We can also select columns based on a semantic tag. Perhaps we want to only select the columns tagged with category:

[8]:
category_dt = dt.select('category')
category_dt
[8]:
Physical Type Logical Type Semantic Tag(s)
Data Column
product_id category Categorical ['category']
quantity category Categorical ['category']
customer_name category Categorical ['category']
country category Categorical ['category']

We can also select columns using mutiple semantic tags, or even a mixture of semantic tags and logical types:

[9]:
category_numeric_dt = dt.select(['numeric', 'category'])
category_numeric_dt
[9]:
Physical Type Logical Type Semantic Tag(s)
Data Column
order_product_id Int64 Integer ['numeric']
order_id Int64 Integer ['numeric']
product_id category Categorical ['category']
quantity category Categorical ['category']
unit_price float64 Double ['numeric']
customer_name category Categorical ['category']
country category Categorical ['category']
total float64 Double ['numeric', 'currency']
[10]:
mixed_dt = dt.select(['Boolean', 'product_details'])
mixed_dt
[10]:
Physical Type Logical Type Semantic Tag(s)
Data Column
description string NaturalLanguage ['product_details']
cancelled boolean Boolean []

If we wanted to select an individual column, we just need to specify the column name. We can then get access to the data in the DataColumn using the to_series method:

[11]:
dc = dt['total']
dc
[11]:
<DataColumn: total (Physical Type = float64) (Logical Type = Double) (Semantic Tags = {'numeric', 'currency'})>
[12]:
dc.to_series()
[12]:
0     25.245
1     33.561
2     36.300
3     33.561
4     33.561
       ...
95    25.245
96    83.160
97    21.780
98    21.780
99    21.780
Name: total, Length: 100, dtype: float64

You can also access multiple columns by supplying a list of column names:

[13]:
multiple_cols_dt = dt[['product_id', 'total', 'unit_price']]
multiple_cols_dt
[13]:
Physical Type Logical Type Semantic Tag(s)

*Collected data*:
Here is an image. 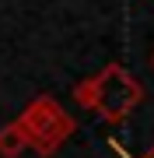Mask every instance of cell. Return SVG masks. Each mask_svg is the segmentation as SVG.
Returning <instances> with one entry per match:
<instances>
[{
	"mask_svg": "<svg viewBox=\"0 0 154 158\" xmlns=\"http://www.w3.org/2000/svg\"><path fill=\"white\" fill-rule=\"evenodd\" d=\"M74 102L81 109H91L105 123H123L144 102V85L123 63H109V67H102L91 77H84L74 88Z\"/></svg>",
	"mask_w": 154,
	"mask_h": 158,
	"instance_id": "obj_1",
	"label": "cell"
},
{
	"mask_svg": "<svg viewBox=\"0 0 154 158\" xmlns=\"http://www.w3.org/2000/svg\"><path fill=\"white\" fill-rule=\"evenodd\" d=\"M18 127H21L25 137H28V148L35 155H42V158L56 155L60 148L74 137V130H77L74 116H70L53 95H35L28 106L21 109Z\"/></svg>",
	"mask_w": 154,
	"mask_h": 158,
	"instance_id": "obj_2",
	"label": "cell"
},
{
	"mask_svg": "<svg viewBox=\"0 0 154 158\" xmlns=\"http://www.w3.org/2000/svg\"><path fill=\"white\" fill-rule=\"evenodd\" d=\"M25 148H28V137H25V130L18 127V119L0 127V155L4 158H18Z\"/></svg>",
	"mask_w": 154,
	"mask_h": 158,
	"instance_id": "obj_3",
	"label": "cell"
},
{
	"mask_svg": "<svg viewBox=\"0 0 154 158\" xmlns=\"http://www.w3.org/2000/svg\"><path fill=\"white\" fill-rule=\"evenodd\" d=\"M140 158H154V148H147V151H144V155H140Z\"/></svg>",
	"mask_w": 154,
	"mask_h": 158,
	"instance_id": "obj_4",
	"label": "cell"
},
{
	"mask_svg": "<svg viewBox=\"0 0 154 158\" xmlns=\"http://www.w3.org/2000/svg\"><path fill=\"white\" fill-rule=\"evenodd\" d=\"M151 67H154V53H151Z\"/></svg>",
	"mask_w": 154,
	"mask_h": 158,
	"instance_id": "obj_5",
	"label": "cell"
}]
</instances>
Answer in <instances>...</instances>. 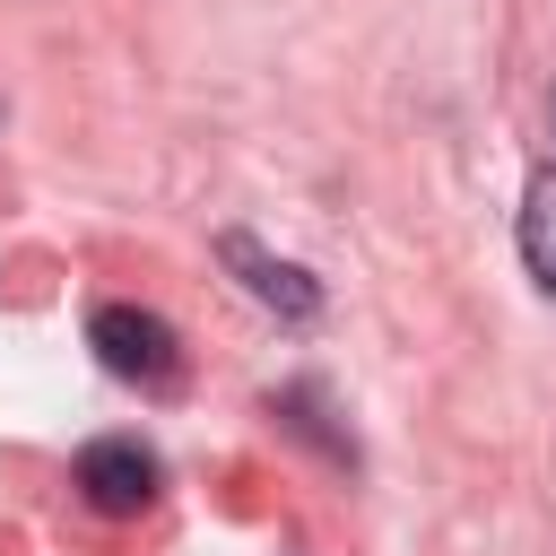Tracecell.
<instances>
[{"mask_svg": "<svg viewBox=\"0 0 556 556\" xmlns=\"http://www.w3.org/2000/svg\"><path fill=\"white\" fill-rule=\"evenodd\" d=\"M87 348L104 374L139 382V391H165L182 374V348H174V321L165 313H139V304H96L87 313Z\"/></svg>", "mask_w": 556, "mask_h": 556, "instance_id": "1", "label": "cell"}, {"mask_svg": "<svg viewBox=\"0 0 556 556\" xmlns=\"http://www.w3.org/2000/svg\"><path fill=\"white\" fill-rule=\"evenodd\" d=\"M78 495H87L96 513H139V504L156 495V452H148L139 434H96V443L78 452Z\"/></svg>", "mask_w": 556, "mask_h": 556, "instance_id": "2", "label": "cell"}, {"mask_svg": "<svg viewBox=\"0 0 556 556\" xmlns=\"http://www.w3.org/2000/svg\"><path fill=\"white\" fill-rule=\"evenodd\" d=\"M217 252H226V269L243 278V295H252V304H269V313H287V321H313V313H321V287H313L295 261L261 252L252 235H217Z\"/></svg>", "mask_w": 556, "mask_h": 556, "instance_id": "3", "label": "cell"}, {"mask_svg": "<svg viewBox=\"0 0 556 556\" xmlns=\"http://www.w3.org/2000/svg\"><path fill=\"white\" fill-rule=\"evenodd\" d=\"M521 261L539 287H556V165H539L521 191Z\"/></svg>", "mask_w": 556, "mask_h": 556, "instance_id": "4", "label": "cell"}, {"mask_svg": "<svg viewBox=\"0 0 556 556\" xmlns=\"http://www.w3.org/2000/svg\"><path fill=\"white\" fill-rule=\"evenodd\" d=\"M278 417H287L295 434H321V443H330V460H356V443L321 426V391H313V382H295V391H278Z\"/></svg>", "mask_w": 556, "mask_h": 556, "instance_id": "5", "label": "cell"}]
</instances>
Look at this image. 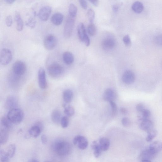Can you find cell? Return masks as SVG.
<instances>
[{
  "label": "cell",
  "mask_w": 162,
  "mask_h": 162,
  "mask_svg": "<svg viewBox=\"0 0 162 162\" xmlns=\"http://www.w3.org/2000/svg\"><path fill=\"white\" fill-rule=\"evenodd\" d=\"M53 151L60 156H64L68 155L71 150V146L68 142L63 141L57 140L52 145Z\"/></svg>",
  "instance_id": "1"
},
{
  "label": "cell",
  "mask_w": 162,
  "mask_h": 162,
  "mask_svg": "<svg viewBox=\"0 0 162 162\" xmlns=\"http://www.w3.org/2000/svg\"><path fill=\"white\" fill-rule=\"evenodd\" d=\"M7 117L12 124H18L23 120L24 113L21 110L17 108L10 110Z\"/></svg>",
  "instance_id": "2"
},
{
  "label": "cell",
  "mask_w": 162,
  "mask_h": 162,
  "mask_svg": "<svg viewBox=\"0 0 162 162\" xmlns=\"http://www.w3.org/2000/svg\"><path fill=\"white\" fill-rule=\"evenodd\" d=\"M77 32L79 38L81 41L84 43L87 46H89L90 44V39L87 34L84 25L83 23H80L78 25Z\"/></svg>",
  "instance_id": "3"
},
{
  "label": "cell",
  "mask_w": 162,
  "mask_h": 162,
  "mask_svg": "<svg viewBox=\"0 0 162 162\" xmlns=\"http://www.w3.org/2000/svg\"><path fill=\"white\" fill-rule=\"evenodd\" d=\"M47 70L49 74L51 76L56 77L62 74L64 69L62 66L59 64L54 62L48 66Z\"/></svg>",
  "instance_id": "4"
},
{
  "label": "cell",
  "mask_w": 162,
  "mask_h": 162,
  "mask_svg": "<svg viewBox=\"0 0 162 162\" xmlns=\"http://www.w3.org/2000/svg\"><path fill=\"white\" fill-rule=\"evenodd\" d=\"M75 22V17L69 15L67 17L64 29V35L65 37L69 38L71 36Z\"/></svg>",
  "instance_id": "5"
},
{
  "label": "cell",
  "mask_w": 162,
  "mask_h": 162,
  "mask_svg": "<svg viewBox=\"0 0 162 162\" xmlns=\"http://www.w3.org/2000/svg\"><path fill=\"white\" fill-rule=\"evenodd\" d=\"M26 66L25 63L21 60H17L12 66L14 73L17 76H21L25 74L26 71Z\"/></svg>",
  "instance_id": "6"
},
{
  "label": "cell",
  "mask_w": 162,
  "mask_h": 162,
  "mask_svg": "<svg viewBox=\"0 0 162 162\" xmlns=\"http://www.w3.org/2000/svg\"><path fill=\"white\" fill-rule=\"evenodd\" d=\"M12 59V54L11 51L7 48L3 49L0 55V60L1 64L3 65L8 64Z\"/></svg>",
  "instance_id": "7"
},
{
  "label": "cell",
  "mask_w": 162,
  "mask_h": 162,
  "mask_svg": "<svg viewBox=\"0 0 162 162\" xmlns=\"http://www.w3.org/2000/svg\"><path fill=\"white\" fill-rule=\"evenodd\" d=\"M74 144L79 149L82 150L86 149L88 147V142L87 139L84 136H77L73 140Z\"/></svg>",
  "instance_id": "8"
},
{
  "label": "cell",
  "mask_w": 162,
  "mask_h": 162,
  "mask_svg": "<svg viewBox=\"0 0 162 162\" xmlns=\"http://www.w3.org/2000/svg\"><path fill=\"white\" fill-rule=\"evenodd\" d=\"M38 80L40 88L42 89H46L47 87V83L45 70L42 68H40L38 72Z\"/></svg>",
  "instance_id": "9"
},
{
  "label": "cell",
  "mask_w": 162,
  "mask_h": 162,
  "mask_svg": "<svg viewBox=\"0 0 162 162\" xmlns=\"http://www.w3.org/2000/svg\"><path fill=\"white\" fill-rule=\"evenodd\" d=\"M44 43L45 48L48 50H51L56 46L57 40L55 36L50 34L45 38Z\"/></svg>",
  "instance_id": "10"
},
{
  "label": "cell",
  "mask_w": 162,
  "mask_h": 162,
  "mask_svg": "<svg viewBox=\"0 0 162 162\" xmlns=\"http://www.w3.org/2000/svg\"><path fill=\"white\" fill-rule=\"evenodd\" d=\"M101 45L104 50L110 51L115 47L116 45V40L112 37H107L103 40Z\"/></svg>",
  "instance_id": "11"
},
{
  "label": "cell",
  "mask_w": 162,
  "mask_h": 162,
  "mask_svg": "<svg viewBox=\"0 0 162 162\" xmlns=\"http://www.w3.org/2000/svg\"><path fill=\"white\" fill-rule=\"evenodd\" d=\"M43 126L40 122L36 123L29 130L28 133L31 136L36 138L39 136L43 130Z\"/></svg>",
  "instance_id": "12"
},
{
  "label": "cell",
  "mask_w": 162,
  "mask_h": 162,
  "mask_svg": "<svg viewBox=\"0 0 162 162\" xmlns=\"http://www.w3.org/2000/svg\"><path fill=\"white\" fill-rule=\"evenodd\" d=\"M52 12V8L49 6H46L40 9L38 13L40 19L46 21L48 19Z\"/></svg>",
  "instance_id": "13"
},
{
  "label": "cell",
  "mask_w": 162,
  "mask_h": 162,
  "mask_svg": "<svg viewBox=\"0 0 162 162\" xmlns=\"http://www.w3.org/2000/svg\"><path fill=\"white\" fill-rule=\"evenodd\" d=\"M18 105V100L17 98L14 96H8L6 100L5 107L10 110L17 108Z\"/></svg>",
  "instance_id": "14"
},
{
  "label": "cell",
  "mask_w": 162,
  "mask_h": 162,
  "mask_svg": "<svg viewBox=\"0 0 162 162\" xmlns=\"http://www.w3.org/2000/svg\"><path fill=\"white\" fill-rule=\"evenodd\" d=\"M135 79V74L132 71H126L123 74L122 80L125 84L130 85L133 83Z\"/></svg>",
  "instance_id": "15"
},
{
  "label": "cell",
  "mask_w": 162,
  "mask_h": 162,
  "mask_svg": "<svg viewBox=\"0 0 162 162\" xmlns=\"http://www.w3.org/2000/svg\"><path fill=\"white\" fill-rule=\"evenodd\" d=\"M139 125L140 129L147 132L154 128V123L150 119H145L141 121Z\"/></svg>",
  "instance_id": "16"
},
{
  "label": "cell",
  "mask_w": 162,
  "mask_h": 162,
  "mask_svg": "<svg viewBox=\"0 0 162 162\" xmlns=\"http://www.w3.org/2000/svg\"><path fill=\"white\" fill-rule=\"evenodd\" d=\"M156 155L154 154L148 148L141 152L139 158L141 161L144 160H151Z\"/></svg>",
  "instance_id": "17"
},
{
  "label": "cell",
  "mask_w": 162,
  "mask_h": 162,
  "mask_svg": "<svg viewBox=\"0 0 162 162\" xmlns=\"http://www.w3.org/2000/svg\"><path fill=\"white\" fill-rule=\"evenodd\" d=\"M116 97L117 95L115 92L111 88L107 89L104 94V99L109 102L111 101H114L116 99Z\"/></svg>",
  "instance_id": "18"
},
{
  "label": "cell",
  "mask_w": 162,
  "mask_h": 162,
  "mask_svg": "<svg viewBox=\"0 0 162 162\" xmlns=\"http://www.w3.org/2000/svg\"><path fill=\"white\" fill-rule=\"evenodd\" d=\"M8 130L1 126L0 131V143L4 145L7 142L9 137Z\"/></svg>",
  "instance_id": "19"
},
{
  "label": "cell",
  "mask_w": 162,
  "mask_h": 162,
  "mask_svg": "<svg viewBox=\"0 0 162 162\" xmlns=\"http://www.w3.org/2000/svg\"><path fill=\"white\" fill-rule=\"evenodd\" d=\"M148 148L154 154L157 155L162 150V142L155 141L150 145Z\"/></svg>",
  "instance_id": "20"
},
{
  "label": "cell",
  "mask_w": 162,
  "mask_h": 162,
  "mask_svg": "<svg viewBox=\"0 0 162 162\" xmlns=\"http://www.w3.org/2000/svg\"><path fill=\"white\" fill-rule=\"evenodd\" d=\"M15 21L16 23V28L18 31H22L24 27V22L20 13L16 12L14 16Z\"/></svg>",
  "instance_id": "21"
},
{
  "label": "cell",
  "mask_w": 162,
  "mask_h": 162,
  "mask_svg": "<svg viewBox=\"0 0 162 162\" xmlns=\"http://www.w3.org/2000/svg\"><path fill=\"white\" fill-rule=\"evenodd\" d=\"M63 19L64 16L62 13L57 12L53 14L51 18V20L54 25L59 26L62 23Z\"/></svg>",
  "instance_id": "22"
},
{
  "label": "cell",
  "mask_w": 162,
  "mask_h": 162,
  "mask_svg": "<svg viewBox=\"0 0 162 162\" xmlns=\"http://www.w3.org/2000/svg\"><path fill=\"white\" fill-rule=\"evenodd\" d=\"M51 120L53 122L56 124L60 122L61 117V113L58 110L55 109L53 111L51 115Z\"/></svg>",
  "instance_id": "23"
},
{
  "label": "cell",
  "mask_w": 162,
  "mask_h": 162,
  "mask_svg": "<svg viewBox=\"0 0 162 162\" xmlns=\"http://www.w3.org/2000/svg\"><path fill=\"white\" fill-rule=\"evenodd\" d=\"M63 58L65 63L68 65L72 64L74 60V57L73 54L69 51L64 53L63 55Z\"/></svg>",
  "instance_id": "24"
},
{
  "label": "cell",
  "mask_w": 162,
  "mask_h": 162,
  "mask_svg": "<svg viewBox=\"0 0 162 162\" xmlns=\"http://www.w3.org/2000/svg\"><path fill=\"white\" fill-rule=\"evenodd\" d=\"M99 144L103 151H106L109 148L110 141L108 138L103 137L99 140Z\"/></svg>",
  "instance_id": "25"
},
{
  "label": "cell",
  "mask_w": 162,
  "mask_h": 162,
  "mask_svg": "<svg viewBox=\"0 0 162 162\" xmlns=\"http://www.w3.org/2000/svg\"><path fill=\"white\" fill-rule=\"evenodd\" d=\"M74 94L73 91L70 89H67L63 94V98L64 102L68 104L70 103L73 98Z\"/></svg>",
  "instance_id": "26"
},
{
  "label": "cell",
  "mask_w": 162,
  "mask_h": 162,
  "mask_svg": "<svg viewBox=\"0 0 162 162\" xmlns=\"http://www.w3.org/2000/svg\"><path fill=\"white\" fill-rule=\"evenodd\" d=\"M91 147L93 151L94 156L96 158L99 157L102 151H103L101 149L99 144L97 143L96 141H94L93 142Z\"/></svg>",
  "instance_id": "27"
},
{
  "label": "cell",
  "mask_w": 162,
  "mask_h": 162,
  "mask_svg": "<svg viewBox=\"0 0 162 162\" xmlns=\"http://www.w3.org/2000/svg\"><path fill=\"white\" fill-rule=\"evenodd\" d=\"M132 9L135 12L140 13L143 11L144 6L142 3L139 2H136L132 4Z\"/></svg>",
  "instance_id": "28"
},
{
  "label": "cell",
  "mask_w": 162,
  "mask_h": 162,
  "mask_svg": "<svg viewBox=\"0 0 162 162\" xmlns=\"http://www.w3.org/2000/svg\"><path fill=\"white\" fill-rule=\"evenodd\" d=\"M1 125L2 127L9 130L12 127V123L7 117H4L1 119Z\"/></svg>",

*DIRECTION 1*: In the text on selecting DataTable columns, which method gives access to the data in a DataColumn?
*DIRECTION 2*: Write out a passage from the text on selecting DataTable columns. Begin at the words "If we wanted" and stop after "dc.to_series()".
These records come from a source other than the text.

*CORRECT ANSWER 1*: The to_series method.

*CORRECT ANSWER 2*:
If we wanted to select an individual column, we just need to specify the column name. We can then get access to the data in the DataColumn using the to_series method:

[11]:
dc = dt['total']
dc
[11]:
<DataColumn: total (Physical Type = float64) (Logical Type = Double) (Semantic Tags = {'numeric', 'currency'})>
[12]:
dc.to_series()